* [Instructions to follow]
Render the records from their first line through the line containing "Answer: [25,102], [82,72], [167,79]" as a Markdown table with the columns Row and Line Text, numbering each row and leaving out blank lines.

* [Raw records]
┌────────
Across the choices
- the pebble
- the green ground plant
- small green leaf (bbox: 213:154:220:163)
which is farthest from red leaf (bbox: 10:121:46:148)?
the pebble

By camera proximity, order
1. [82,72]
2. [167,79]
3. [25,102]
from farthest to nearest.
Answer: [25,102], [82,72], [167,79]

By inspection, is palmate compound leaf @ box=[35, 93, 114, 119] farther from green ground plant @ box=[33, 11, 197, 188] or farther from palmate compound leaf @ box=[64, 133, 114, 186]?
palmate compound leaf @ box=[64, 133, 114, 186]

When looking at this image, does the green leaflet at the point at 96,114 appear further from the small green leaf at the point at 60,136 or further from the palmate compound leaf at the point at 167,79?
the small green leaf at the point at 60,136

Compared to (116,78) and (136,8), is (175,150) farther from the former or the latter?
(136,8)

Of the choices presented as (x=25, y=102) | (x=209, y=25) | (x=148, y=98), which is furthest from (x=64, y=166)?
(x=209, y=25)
└────────
* [Expected answer]
| Row | Line Text |
|---|---|
| 1 | Across the choices |
| 2 | - the pebble |
| 3 | - the green ground plant |
| 4 | - small green leaf (bbox: 213:154:220:163) |
| 5 | which is farthest from red leaf (bbox: 10:121:46:148)? |
| 6 | the pebble |
| 7 | By camera proximity, order |
| 8 | 1. [82,72] |
| 9 | 2. [167,79] |
| 10 | 3. [25,102] |
| 11 | from farthest to nearest. |
| 12 | Answer: [25,102], [82,72], [167,79] |